Before heading back, I surveyed the ridgeline again between the second and third peaks, finding it looked better from this vantage point. I decided to try and follow it rather than return the way I'd come. It worked out better than my outbound route despite the numerous rock towers and blocks. The southeast side of the ridge had some open grass sections that made for quick travel, though I still had to go over (or tunnel through) some of the rock outcrops and still had to meander quite a bit to avoid the heaviest brush. I ended up nearly reclimbing the second peak, but the first was easy to avoid by following the creek drainage all the way up to the saddle west of Peak 6,810ft. It was 2:30p by the time I returned to the trail where I took a short break to gulp down some Gatorade as a reward. It would take most of another hour to make my way back to jeep, finishing up at 3:20p, just over 7hrs all told. If you're looking for a good challenge that has a great mix of route-finding, scrambling and bushwhacking, this is a great one...

Peak 8,180ft

This summit is located northeast of Taylor Meadow, just east of Church Dome. A trail goes over the saddle between the two, starting from a 4WD TH about 3/4mi south of the saddle. I had some trouble finding the start of this trail, but once found it is fairly easy to follow. It doesn't get any maintenance anymore and sees little traffic, but ducks and a decent tread in most places help a lot. There are two main formations to Peak 8,180ft. The western one is lower and looks very difficult - class 5 by the easiest route and probably not easy class 5. It is vertical or overhanging on three sides, with only the north side offering something less than vertical. I didn't try it, but I did walk around it on all sides. The eastern formation is the highest and looks very difficult as well, both from a distance and up close.
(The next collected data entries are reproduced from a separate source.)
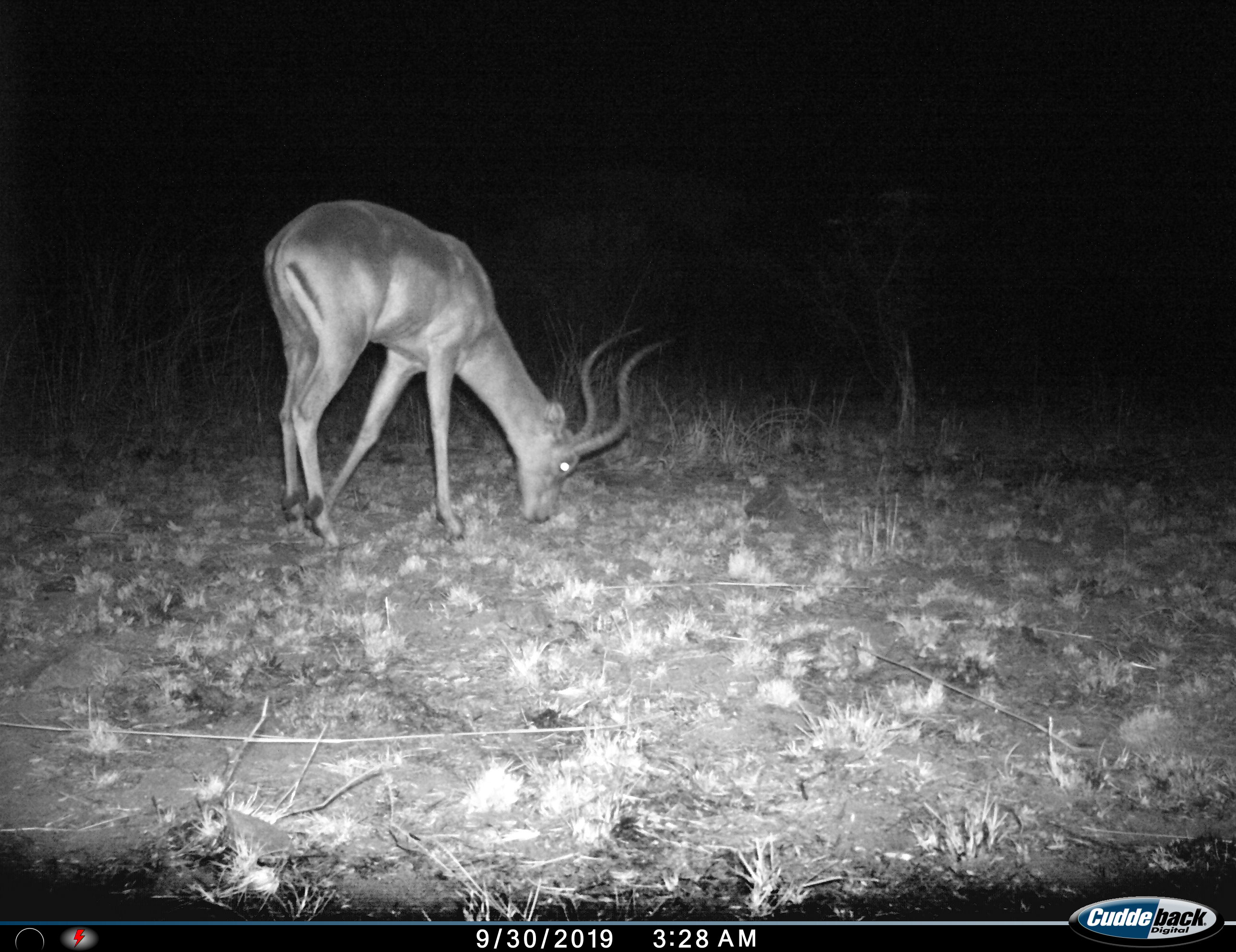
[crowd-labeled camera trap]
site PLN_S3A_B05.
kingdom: Animalia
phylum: Chordata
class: Mammalia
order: Artiodactyla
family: Bovidae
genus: Aepyceros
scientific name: Aepyceros melampus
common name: impala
Impala (Aepyceros melampus), count 1. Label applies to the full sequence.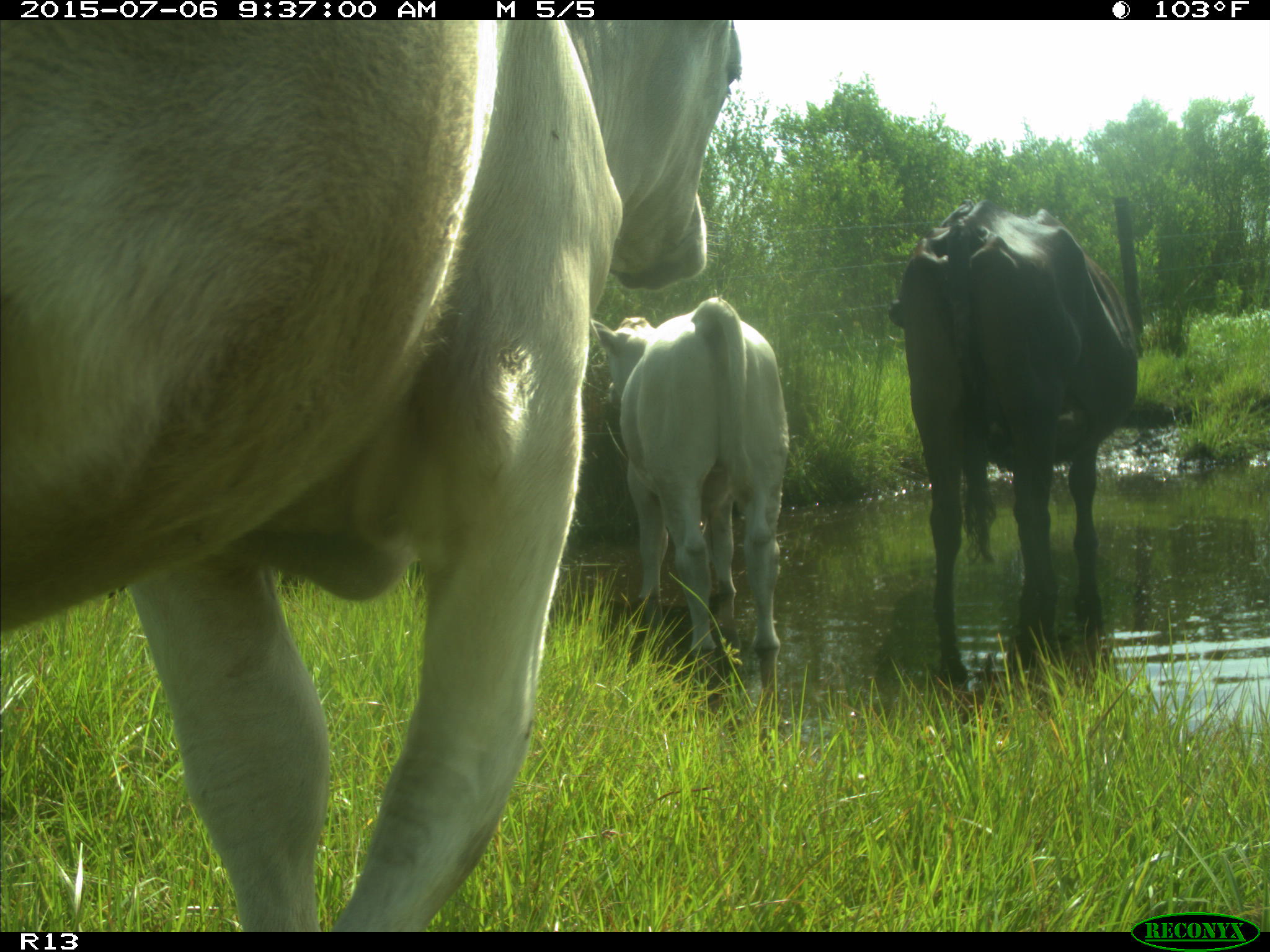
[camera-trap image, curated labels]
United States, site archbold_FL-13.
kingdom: Animalia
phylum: Chordata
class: Mammalia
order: Artiodactyla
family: Bovidae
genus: Bos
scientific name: Bos taurus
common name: domestic cow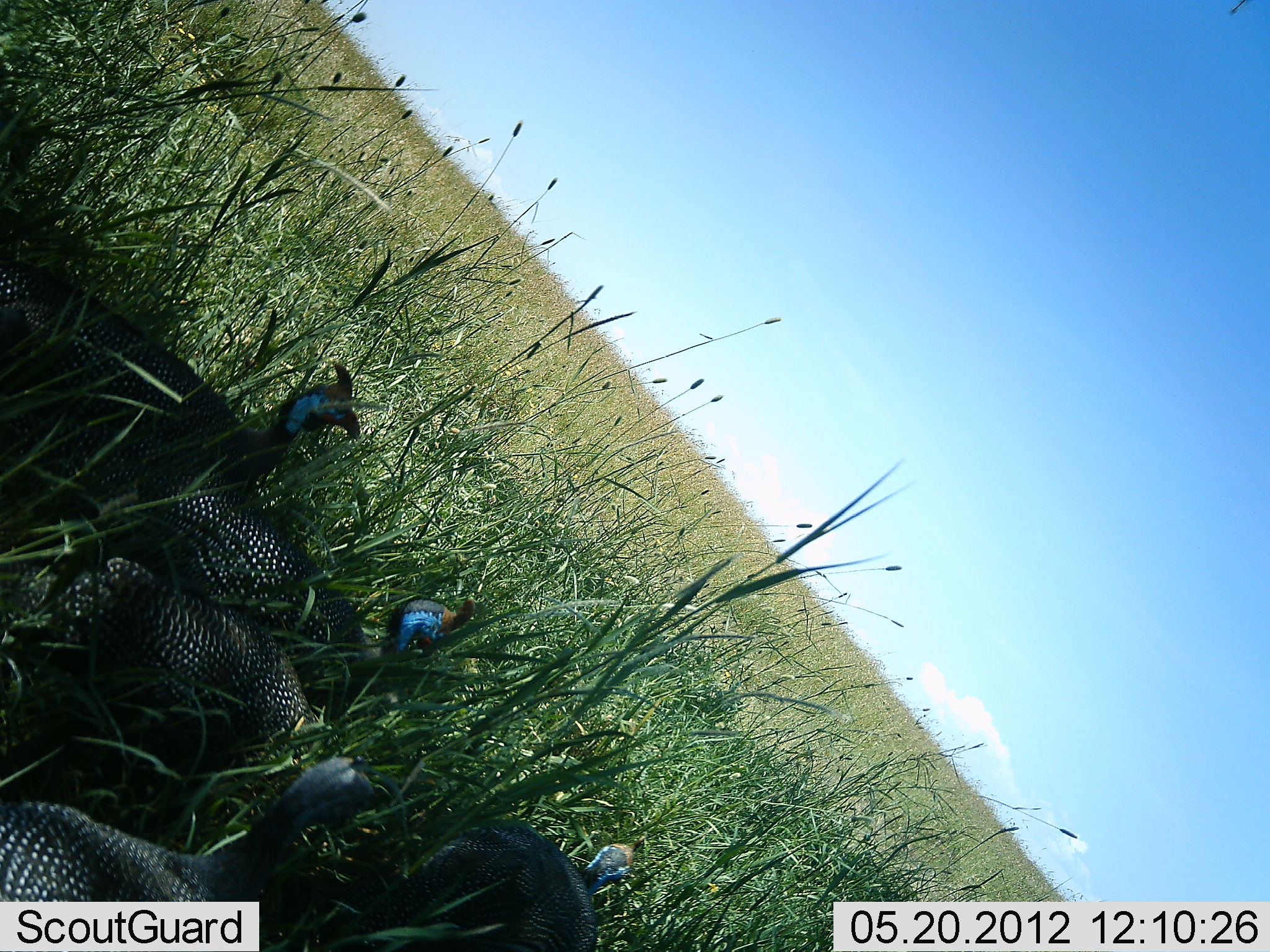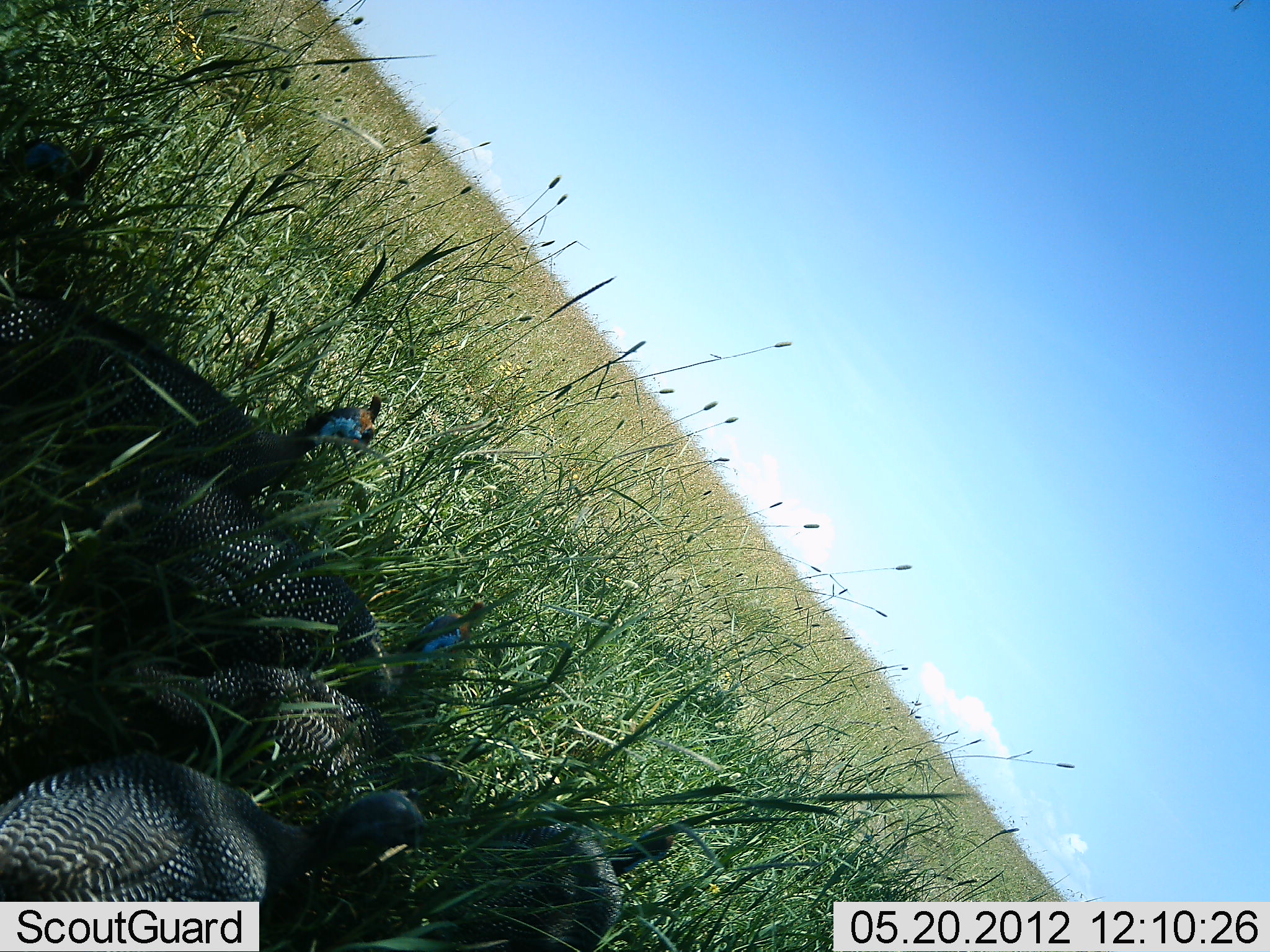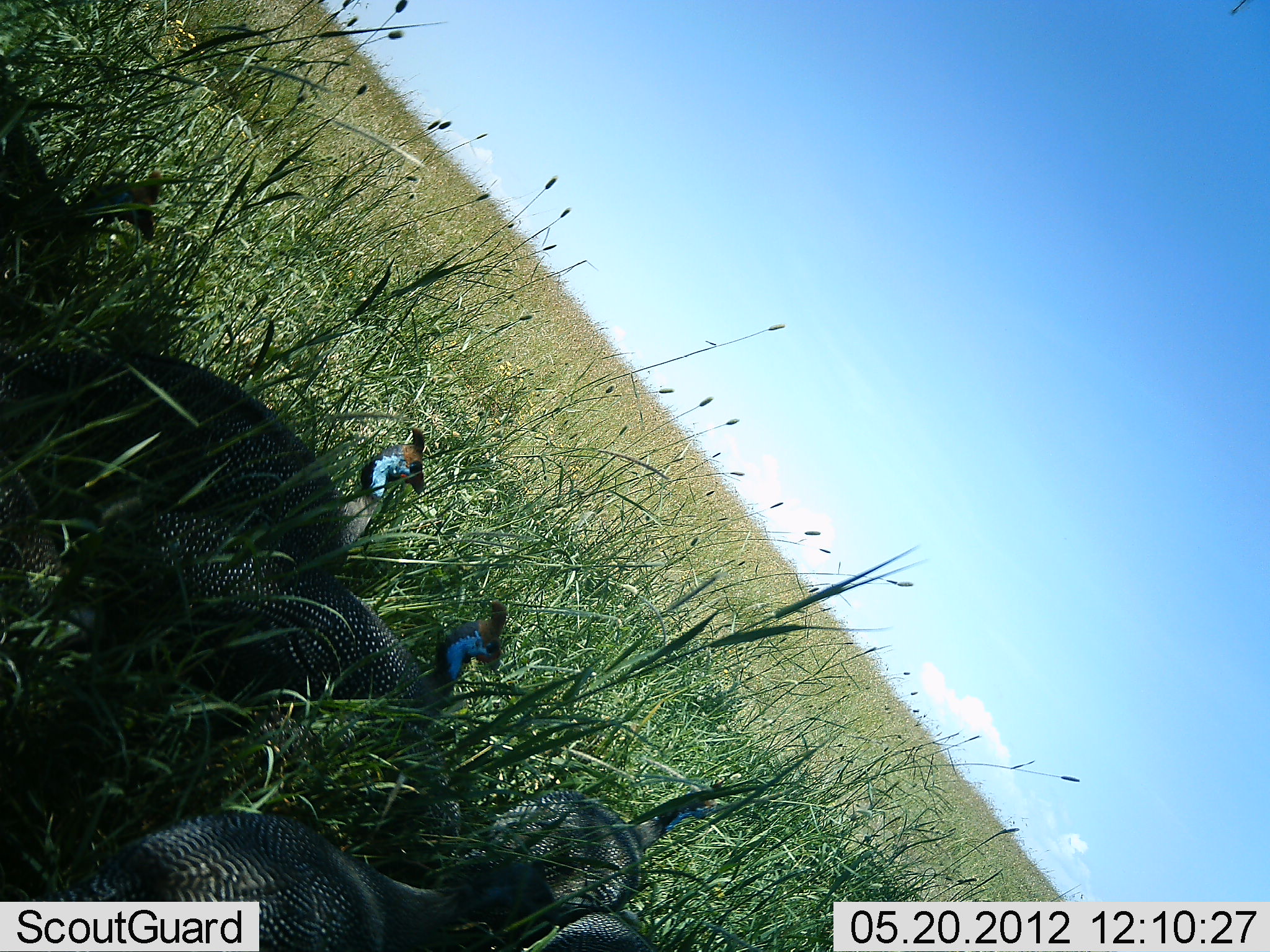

The southeast side has a weakness that allows it to be climbed at class 4. There are two crux moves where one must cross an airy gap at an awkward angle, especially if carrying a pack. The lower one starts on a ramping slab of granite that doesn't quite reach the rock above, necessitating the awkward stretch across the gap. Once above this, there appear to be two ways to the top. One might use exposed face climbing on the right side, but I didn't try that way, instead moving left across a second airy step to use a sheltered climb up a gap between the uppermost rocks. There was a benchmark at the summit but not the expected register. This one was such a good scramble that it easily deserves one, even if the hike to reach it is very short. There is a fine view looking into Domelands to the north, much like one gets from Church Dome. I was back to the jeep by 5:20p, having taken just over an hour for the roundtrip effort. Well worth the time if you're in the area.